*** Opening DATA ***
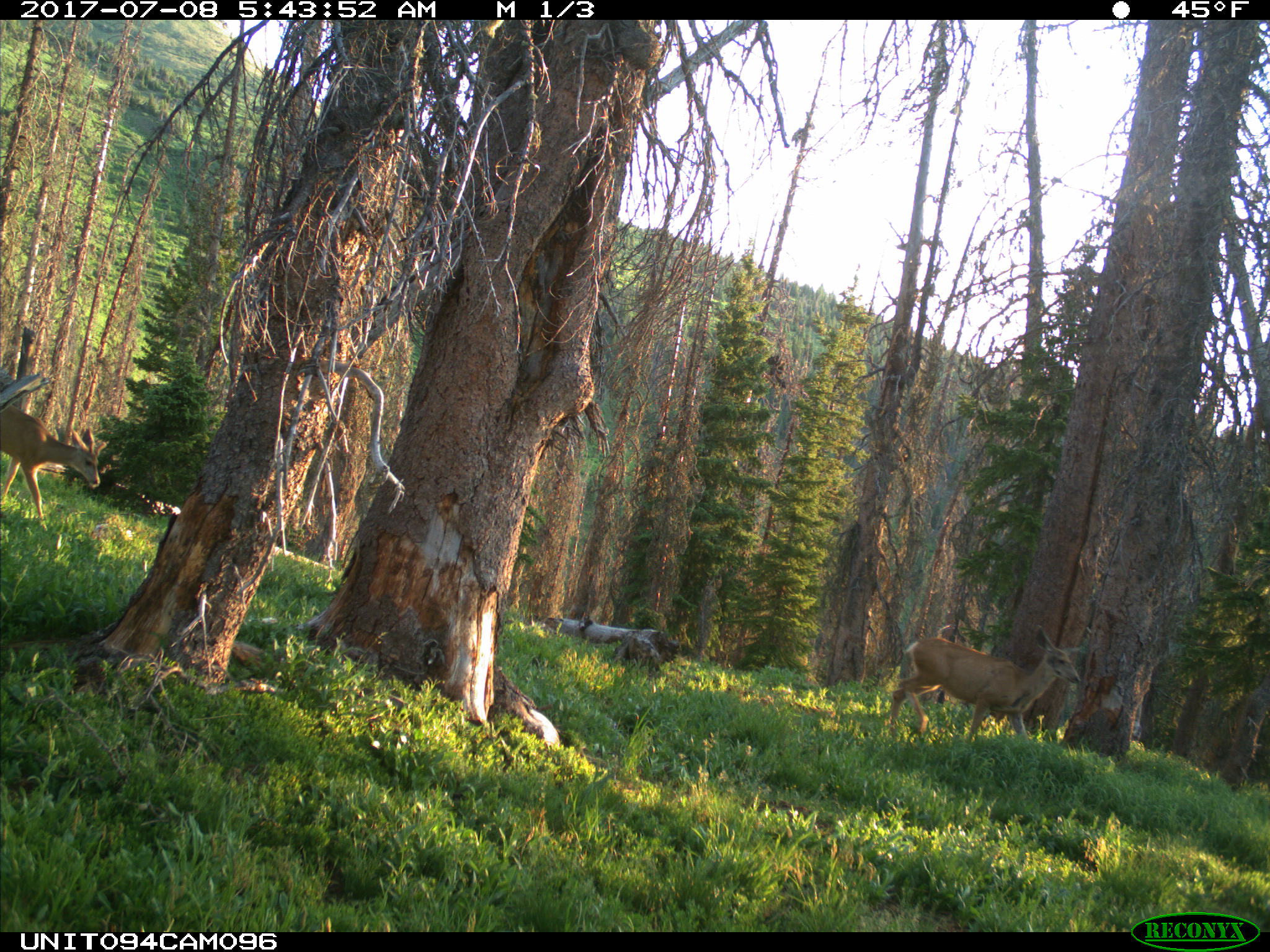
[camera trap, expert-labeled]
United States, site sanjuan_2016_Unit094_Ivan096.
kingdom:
*** Closing DATA ***
*** Opening DATA ***
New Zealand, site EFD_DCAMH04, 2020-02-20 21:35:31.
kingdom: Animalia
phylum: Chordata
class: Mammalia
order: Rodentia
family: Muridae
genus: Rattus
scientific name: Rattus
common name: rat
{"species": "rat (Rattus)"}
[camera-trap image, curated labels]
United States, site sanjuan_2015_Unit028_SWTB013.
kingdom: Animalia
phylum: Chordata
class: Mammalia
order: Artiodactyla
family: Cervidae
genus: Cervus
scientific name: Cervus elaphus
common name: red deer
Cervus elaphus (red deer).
*** Closing DATA ***
*** Opening DATA ***
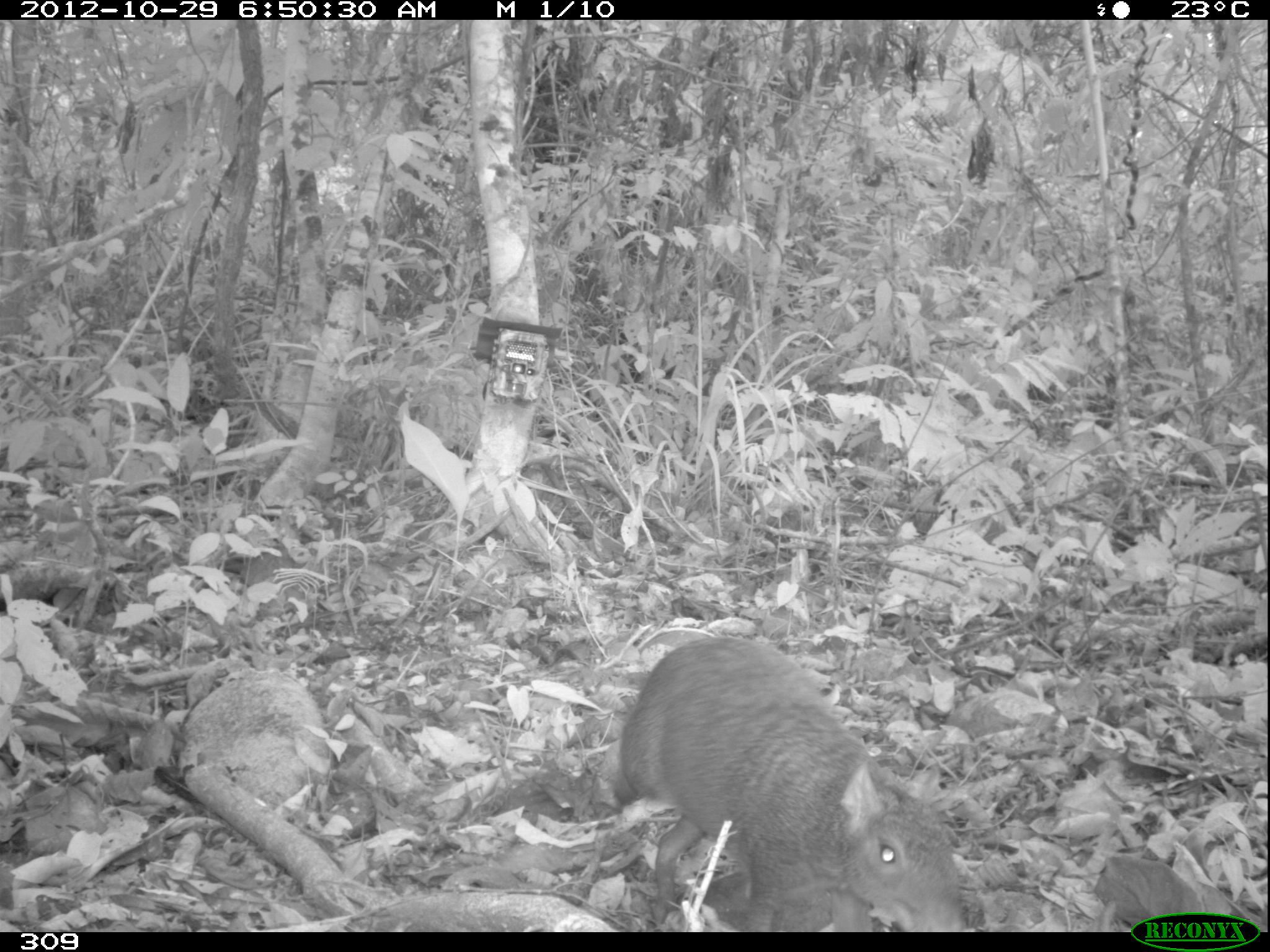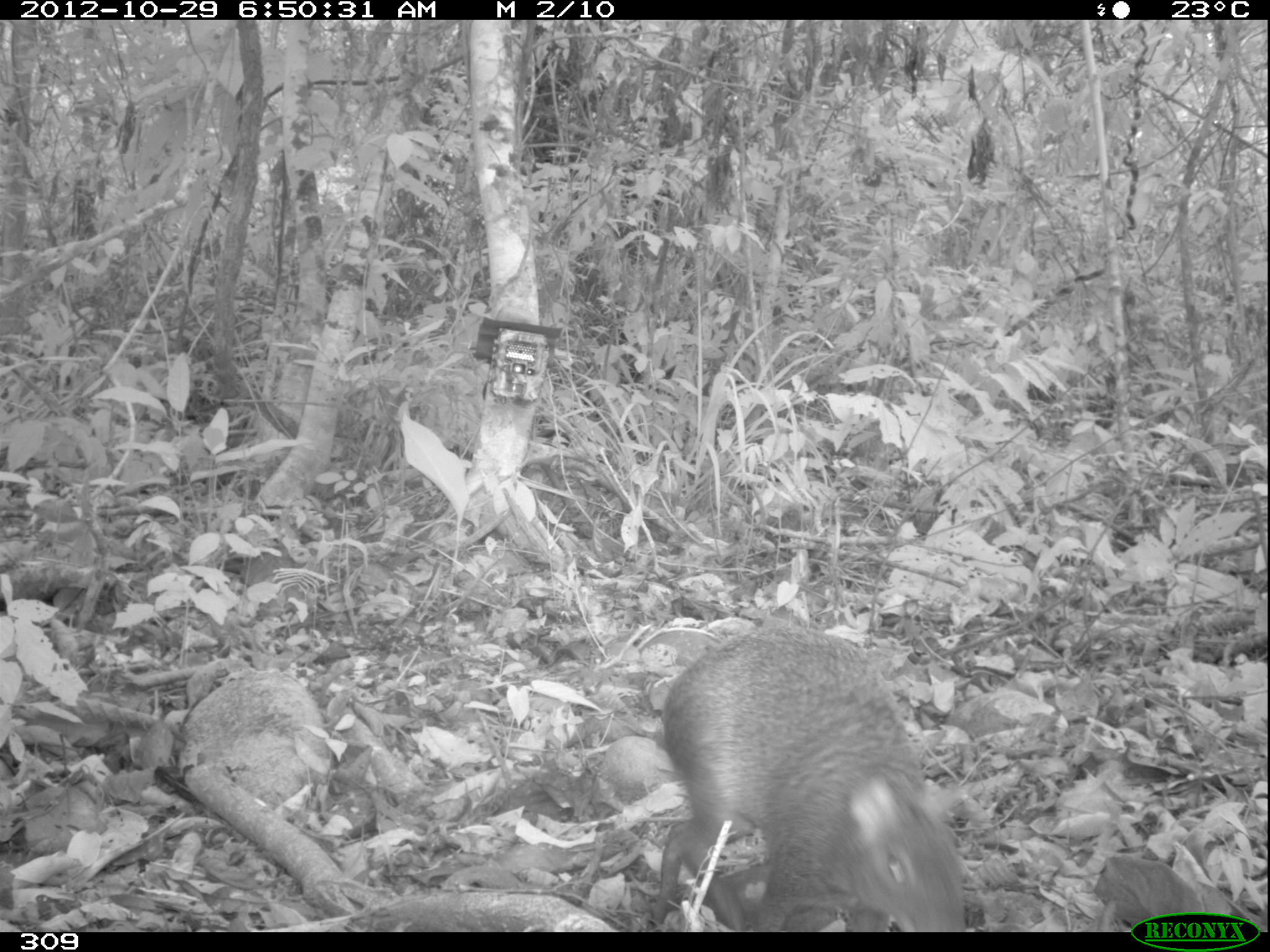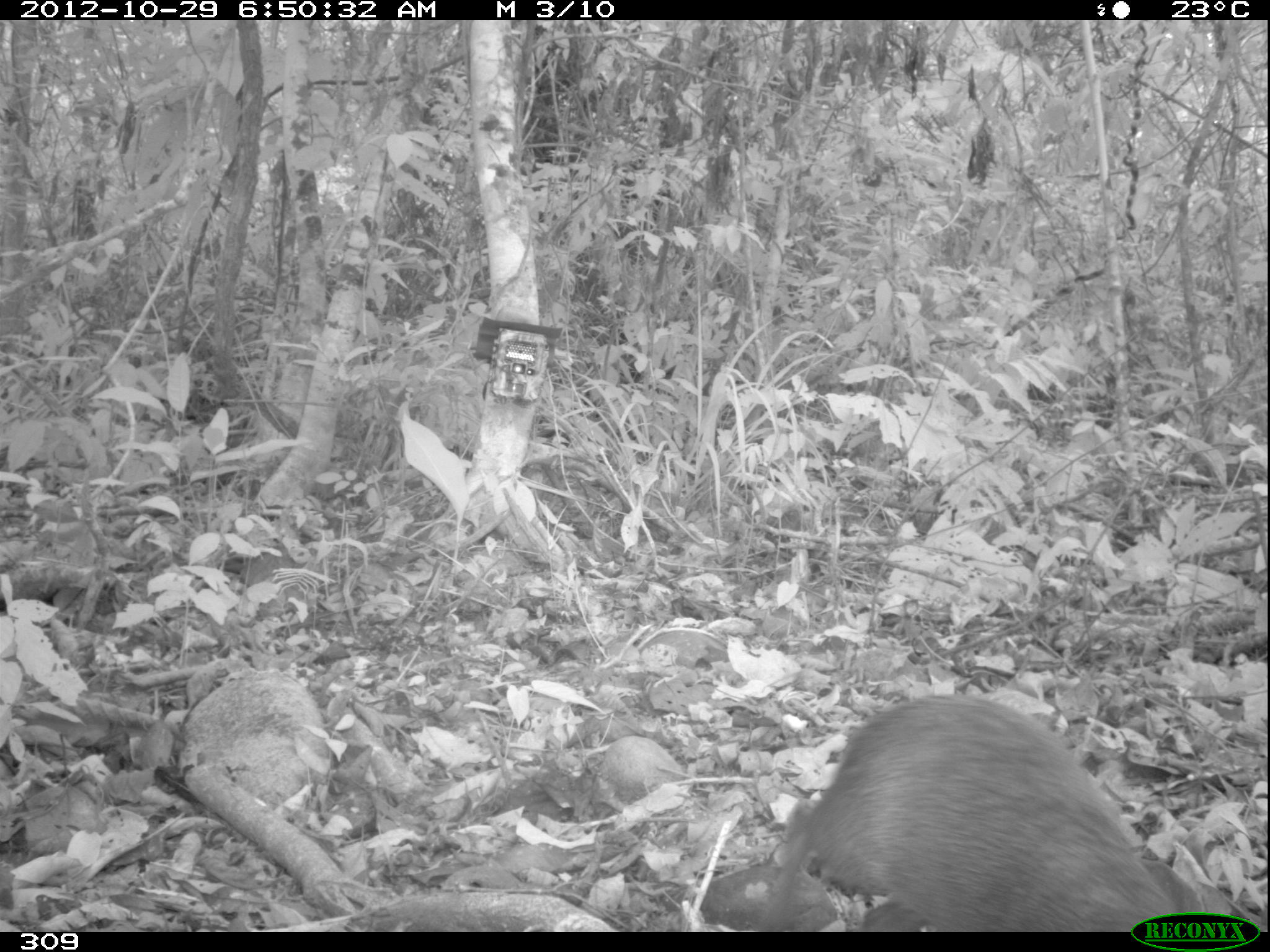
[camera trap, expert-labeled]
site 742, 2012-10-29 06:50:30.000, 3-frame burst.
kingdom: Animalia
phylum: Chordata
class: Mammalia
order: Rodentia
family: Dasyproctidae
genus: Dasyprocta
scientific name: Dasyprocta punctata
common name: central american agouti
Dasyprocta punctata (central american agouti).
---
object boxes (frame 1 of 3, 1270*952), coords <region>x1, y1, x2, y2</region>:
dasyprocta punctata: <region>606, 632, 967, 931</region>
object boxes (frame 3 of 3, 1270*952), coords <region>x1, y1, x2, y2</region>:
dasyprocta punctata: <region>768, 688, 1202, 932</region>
*** Closing DATA ***
What is needed is each line of the entries that contains the word "States".

▸ **REPLY**:
United States, site sanjuan_2016_Unit094_Ivan096.
United States, site sanjuan_2015_Unit028_SWTB013.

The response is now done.